Typical port timings for a three-way scavenged
engine (example FIG. 25) are:

	EPO 50 opens at 100 to 125 aTDC
	TPO
33 opens at 105 to 140 aTDC
	Crankcase port
111 opens to crankcase at 100 to
	130 aTDC
	Crankcase port
111 closes to crankcase at 40
	bBDC to 35 aBDC
	Charge injection port 40 opens to combustion
	chamber at 115 to 150 aTDC
	Charge injection port 40 closes at 115 bTDC to
	150 bTDC
	Port
549 opens at 120 aTDC to 155 aTDC
	Port
549 closes at 120 bTDC to 155 bTDC
	Port
549 open for charge induction at 110 bTDC
	to 145 bTDC
	Port
549 closes for charge induction at 110 aTDC
	to 145 aTDC
	Air inlet port 650 opens at 21 to 37 aBDC
	Air inlet port 650 closes at 20 bTDC to 30 aTDC
	Crankcase port
111 open to ambient for air
	induction at 106 to 139 bTDC
	Crankcase port
111 closes to ambient at 10 bTDC
	to 35 aTDC
	Piston passage opens (connects transfer port to
	crankcase) at 106 to 30 bTDC
	Piston passage closes at 106 to 30 aTDC
	Inlet
84 opens at 65 to 40 bTDC
	Inlet
84 closes at 65 to 40 aTDC

The present invention has been described in an illustrative manner.
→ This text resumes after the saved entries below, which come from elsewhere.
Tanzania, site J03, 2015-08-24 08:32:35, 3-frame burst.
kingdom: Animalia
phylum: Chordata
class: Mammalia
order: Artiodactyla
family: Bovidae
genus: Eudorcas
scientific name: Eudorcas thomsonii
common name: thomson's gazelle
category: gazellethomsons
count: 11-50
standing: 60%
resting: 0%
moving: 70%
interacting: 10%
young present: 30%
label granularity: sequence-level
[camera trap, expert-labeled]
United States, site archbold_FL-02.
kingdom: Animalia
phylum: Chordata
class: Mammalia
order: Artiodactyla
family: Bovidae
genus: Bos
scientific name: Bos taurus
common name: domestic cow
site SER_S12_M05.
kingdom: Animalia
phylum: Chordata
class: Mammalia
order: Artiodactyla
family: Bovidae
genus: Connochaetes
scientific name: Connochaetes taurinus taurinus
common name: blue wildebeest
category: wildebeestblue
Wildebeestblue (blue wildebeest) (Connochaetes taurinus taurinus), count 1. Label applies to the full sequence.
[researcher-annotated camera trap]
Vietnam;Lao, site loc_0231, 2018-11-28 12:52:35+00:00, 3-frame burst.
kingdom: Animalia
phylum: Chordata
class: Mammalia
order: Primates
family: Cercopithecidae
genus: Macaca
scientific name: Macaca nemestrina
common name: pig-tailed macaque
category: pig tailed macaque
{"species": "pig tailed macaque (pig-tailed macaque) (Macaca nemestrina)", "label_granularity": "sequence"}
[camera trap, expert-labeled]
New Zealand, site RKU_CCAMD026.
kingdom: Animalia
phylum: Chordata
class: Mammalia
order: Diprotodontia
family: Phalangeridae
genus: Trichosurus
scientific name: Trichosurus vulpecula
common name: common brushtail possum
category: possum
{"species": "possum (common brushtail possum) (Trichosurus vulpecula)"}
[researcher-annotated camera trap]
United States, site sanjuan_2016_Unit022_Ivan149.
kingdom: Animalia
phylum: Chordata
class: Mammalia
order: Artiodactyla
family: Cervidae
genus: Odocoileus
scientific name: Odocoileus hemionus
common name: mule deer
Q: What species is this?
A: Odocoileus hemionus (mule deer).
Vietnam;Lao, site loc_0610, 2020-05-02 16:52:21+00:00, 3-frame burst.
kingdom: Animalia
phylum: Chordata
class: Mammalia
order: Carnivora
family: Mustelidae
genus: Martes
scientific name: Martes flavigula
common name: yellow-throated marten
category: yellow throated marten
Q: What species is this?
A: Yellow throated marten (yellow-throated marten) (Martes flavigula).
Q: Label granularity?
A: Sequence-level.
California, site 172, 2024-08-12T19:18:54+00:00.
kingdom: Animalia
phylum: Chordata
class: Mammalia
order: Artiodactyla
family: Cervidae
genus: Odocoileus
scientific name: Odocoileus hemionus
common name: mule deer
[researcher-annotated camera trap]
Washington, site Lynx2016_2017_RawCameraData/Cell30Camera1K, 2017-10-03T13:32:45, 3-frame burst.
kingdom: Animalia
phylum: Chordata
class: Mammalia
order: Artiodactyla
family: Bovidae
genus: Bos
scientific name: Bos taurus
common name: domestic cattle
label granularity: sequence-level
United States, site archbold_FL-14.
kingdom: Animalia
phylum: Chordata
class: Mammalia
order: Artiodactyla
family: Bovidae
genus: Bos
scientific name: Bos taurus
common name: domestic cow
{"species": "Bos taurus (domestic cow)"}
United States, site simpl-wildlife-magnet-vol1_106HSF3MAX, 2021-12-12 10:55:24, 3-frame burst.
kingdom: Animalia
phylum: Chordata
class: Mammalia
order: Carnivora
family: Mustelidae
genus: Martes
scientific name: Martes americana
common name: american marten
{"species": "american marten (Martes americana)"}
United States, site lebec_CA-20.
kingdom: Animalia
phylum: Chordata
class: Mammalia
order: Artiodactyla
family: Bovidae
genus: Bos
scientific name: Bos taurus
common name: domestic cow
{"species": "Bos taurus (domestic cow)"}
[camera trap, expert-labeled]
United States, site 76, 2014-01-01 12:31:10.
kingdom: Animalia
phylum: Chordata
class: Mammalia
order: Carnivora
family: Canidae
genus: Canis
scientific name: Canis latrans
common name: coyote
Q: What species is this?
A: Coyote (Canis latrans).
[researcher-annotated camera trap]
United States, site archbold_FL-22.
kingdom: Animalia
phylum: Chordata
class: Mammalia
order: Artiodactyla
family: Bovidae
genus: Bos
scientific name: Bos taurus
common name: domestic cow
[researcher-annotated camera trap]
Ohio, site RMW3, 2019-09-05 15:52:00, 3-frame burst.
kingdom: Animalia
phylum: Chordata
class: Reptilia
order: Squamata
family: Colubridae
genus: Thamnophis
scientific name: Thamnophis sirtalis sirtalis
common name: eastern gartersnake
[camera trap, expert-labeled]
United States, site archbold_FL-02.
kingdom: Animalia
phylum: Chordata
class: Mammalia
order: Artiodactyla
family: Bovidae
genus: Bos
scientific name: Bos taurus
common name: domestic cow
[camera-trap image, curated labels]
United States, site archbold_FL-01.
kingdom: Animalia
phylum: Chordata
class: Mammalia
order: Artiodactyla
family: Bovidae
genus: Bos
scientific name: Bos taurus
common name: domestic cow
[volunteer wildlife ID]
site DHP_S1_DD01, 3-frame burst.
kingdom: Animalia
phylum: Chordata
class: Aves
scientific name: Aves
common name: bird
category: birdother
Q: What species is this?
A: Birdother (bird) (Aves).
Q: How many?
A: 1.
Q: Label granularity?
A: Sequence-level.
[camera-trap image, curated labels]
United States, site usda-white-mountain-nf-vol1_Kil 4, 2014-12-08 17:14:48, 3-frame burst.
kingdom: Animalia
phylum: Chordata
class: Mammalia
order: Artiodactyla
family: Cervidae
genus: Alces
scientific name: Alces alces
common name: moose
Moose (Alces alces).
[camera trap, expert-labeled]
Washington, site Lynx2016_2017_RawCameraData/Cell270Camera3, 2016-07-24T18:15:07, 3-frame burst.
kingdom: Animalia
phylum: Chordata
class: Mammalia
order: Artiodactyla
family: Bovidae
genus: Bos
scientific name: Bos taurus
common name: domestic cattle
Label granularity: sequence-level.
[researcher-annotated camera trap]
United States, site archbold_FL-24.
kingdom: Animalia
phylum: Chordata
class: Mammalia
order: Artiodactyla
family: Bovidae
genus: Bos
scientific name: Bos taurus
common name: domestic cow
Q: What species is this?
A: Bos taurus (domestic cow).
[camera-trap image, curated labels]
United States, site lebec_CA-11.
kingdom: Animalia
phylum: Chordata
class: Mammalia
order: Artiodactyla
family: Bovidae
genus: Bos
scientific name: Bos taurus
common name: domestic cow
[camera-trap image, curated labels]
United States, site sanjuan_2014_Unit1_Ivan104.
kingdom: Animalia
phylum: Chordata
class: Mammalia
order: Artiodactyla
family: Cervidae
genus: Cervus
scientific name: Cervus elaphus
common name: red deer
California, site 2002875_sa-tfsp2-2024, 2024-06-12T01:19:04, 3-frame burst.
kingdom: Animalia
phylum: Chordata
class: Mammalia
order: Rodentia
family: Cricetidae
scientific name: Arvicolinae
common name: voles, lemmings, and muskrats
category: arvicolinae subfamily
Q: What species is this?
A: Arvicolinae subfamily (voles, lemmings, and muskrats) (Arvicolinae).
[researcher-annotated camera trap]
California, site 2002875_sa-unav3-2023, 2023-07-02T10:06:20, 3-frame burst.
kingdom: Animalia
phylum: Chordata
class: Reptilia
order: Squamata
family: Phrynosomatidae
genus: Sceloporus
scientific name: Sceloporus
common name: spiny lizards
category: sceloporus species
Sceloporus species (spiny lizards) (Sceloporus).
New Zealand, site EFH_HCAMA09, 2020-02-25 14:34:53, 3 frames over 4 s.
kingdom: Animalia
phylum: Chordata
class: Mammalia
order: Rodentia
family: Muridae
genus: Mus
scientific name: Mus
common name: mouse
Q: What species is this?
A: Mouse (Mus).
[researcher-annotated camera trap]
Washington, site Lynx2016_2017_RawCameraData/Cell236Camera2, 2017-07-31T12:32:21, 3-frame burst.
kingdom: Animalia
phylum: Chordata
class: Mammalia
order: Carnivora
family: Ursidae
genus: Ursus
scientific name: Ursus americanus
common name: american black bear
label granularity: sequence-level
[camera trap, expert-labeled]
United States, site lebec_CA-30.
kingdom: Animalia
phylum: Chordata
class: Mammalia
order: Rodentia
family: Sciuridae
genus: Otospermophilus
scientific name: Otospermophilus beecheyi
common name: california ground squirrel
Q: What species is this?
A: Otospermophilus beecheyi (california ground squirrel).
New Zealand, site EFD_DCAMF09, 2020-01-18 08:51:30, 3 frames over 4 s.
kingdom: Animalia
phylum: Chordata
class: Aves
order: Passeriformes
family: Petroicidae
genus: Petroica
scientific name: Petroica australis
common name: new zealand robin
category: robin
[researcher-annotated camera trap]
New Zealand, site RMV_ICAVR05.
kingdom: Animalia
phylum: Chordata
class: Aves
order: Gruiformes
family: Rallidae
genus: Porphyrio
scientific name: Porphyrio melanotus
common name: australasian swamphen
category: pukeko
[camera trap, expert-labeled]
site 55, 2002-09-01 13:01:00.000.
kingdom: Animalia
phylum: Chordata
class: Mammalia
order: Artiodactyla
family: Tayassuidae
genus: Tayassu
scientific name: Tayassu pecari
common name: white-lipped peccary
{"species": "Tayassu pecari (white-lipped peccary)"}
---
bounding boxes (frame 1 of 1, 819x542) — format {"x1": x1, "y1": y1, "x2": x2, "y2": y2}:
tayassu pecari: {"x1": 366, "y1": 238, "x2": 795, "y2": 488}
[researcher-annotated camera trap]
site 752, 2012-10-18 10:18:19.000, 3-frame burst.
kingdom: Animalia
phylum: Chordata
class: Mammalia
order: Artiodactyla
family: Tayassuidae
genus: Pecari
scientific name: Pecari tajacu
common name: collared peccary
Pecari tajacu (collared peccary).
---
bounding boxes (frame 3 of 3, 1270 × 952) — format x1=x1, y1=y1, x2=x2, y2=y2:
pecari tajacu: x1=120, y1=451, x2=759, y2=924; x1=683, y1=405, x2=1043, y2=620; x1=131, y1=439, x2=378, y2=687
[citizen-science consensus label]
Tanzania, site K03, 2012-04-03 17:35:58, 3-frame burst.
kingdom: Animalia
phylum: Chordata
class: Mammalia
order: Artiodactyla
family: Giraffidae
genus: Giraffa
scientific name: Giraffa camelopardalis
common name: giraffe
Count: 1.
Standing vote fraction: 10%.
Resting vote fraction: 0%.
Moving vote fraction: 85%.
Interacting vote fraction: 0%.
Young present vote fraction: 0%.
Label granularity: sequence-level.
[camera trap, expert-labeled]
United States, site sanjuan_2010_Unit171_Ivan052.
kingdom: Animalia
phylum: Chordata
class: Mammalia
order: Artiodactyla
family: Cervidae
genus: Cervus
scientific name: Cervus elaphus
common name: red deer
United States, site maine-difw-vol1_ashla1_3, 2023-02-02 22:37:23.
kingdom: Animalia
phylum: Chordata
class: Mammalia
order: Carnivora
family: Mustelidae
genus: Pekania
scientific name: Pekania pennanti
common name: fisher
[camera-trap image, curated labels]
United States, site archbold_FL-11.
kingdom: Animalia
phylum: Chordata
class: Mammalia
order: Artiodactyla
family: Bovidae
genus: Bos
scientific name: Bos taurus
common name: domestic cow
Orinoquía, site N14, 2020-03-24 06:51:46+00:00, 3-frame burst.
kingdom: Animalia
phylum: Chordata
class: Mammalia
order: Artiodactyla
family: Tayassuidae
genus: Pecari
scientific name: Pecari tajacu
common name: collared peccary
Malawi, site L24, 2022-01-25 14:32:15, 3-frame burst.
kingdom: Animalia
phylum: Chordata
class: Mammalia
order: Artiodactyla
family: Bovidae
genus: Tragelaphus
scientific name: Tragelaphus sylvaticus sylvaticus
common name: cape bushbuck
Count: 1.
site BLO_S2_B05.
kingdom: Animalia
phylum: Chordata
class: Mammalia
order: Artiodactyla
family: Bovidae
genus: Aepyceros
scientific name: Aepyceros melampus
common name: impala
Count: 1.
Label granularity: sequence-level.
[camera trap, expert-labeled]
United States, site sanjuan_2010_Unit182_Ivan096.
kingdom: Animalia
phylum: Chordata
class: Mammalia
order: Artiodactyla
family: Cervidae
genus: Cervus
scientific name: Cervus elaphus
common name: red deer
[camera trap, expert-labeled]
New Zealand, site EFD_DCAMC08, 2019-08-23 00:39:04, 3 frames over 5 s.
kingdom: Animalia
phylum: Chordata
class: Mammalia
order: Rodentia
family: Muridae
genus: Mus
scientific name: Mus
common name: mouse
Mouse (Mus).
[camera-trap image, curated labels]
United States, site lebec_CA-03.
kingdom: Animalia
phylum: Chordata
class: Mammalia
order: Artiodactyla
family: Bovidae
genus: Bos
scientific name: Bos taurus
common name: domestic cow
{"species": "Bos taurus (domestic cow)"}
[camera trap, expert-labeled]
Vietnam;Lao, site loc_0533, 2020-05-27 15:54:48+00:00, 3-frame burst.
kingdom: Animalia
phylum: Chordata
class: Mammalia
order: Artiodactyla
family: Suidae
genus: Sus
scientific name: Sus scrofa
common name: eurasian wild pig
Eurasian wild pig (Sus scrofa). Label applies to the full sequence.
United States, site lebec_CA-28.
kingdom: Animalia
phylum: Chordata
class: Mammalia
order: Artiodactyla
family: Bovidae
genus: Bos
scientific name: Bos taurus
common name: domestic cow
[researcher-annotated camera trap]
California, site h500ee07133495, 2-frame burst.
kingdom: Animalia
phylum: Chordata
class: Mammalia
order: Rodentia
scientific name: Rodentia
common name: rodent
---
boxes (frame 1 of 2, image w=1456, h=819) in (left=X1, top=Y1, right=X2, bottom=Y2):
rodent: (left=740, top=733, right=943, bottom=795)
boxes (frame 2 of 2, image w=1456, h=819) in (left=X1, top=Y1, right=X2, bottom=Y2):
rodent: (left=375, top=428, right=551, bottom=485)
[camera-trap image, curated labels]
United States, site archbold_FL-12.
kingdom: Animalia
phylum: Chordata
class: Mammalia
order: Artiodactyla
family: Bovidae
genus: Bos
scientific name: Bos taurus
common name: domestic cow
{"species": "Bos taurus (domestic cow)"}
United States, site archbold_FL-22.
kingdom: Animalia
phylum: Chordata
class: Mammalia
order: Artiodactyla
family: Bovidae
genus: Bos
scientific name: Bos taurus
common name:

It is to be understood that the terminology which has been used is intended to be in the nature of words of description rather than of limitation. While there have been described herein, what are considered to be preferred and exemplary embodiments of the present invention, other modifications of the invention shall be apparent to those skilled in the art from the teachings herein and, it is, therefore, desired to be secured in the appended claims all such modifications as fall within the true spirit and scope of the invention.

Claims

1. A two stroke internal combustion engine comprising:

at least one transfer passage in gaseous communication between a crankcase chamber and a combustion chamber of the engine,

an air passage through the crankcase to the crankcase chamber and in gaseous communication with a carburetor of the engine,

a rotatable circular disk rotatably connected to a crankshaft of the engine,

at least one first rotary shut-off valve located in a radially outermost section of the circular disk bordered by a periphery of the circular disk and operatively disposed between the transfer passage and the crankcase chamber for opening and closing gaseous communication between the transfer passage and the crankcase chamber,

at least one second rotary shut-off valve located on the circular disk bordered by a periphery of the circular disk and operatively disposed between the air passage and the transfer passage for opening and closing gaseous communication between the air passage and the transfer passage, and

wherein the first and second rotary shut-off valves are operably located on the on the circular disk to close the air passage to the transfer passage when the transfer passage is open between the combustion chamber and the crankcase chamber and to close off the transfer passage between the combustion chamber and the crankcase chamber when the air passage is opened to the transfer passage.

2. A two stroke internal combustion engine as claimed in claim 1 wherein the rotatable circular disk is a crank web, the first rotary shut-off valve a conical cut out sector in a periphery of the crank web, and the second rotary shut-off valve is a notched cut out in the periphery of the crank web.